§ SUPPLIED PASSAGE
--- Begin ---

You see, the principal - Dr. Huxtable, has not shaved. He's in a wretched state physically and mentally - so much so that he faints on entering Holmes' apartment!
Holmes deduces that the hair growth on his chin shows that he's not shaved for 3 days. So the boy must have gone missing 3 days ago.
Why else would the principal of a supposedly good school have an unkempt, 3-day-old beard?
I love the way Holmes notes this tiny detail and deduces something really useful out of it - while the principal is unconscious.
A magical moment for me.
The German teacher, who had escaped with the missing boy - had escaped on a bicycle.
When Holmes and Watson search the moor nearby, they find bicycle tracks.
Watson almost jumps with joy but Holmes points out:
This is definitely a magical moment for me.
Holmes immediately points out which company the German teacher's tires belong to, and which company these tires belongs to. Apparently, the German teacher's cycle had tires with longitudinal stripes. These other tires have a patch.
They do not belong to the German teacher's bicycle.
Take a peek at my guess of how those two different tires might have looked:
And then Holmes tells Watson that he can recognizes 42 different tire impressions...
When I read that, I was like: how cool is that?
As Holmes and Watson search for the missing boy, they get a bit frustrated. I mean, there's just no consistent clue!
Now, any other guy would reply with either of the two things.
He would say something like, "Yeah. Even I'm frustrated."

--- End ---

§ INSTRUCTIONS
[a] Answer these questions using the Holmes passage:
(i) For how many days had Dr. Huxtable gone without shaving?
(ii) On what did the German teacher escape?
(iii) How many different tire impressions does Holmes say he can recognize?
[b] Transcribe the Holmes passage word for word from "When Holmes and" to "the two things.".

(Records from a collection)
--- Begin ---

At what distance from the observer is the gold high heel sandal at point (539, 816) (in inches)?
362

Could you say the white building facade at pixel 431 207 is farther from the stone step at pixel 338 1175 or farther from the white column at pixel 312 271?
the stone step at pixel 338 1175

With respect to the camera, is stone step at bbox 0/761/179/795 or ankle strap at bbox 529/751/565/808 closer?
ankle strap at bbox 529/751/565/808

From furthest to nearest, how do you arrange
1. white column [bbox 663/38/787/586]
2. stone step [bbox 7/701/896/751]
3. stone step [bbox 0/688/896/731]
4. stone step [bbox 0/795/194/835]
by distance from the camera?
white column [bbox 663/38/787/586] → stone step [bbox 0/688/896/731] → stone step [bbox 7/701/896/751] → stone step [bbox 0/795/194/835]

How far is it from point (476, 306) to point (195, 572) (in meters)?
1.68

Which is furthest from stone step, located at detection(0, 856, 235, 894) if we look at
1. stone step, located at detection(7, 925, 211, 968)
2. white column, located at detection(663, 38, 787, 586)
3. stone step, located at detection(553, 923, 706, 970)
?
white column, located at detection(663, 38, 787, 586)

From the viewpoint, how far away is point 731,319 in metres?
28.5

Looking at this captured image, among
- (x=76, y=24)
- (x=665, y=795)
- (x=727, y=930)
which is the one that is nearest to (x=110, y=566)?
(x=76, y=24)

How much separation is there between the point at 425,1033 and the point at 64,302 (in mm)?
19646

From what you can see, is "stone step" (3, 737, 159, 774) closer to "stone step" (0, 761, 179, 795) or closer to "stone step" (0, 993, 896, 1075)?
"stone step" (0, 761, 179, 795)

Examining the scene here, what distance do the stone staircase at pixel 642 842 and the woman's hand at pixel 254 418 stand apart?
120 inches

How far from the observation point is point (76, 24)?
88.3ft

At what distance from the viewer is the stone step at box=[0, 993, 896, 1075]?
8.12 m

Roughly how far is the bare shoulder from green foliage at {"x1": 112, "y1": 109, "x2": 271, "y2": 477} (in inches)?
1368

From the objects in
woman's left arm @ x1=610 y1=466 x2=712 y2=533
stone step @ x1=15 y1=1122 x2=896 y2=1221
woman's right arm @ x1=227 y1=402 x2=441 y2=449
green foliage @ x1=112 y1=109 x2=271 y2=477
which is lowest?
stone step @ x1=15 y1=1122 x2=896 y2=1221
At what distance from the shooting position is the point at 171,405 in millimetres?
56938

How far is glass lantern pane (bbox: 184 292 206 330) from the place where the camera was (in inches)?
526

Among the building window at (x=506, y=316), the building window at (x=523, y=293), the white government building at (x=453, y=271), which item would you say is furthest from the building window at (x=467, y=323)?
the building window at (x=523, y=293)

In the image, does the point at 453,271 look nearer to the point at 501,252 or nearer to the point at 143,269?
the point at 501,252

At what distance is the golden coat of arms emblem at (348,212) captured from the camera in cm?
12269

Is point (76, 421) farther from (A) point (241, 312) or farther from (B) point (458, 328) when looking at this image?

--- End ---

§ ANSWERS FOR THE TASKS
[a]
(i) 3 days
(ii) A bicycle
(iii) 42

[b]
When Holmes and Watson search the moor nearby, they find bicycle tracks.
Watson almost jumps with joy but Holmes points out:
This is definitely a magical moment for me.
Holmes immediately points out which company the German teacher's tires belong to, and which company these tires belongs to. Apparently, the German teacher's cycle had tires with longitudinal stripes. These other tires have a patch.
They do not belong to the German teacher's bicycle.
Take a peek at my guess of how those two different tires might have looked:
And then Holmes tells Watson that he can recognizes 42 different tire impressions...
When I read that, I was like: how cool is that?
As Holmes and Watson search for the missing boy, they get a bit frustrated. I mean, there's just no consistent clue!
Now, any other guy would reply with either of the two things.